Requirement> Please reproduce exactly, and only, the lines from the one with "53- Hamburg ein" through the last line of the listing below, both ends included, leaving out the pictures.

Collected data>
──────

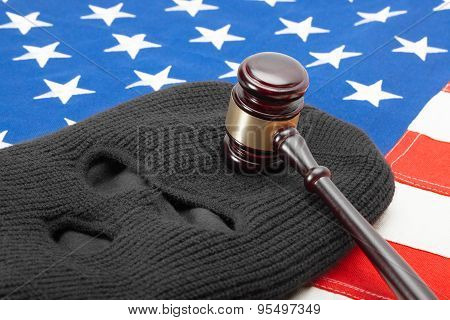 Thief Mask And Judge Gavel Over It Us Flag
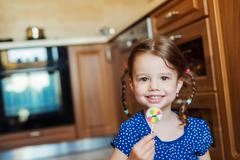 Little girl in the kitchen smiling, eating lollipop Stock Photos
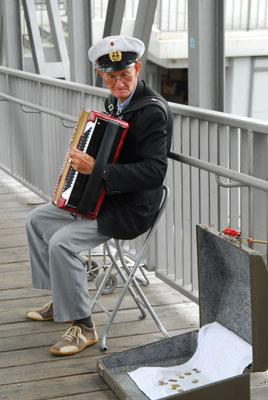 53- Hamburg ein Seemann mit Akkordeon macht Straßenmusik.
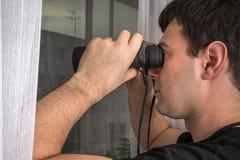 O homem está espiando seus vizinhos com binóculos fotografia de stock royalty free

──────

Response>
 53- Hamburg ein Seemann mit Akkordeon macht Straßenmusik.
 O homem está espiando seus vizinhos com binóculos fotografia de stock royalty free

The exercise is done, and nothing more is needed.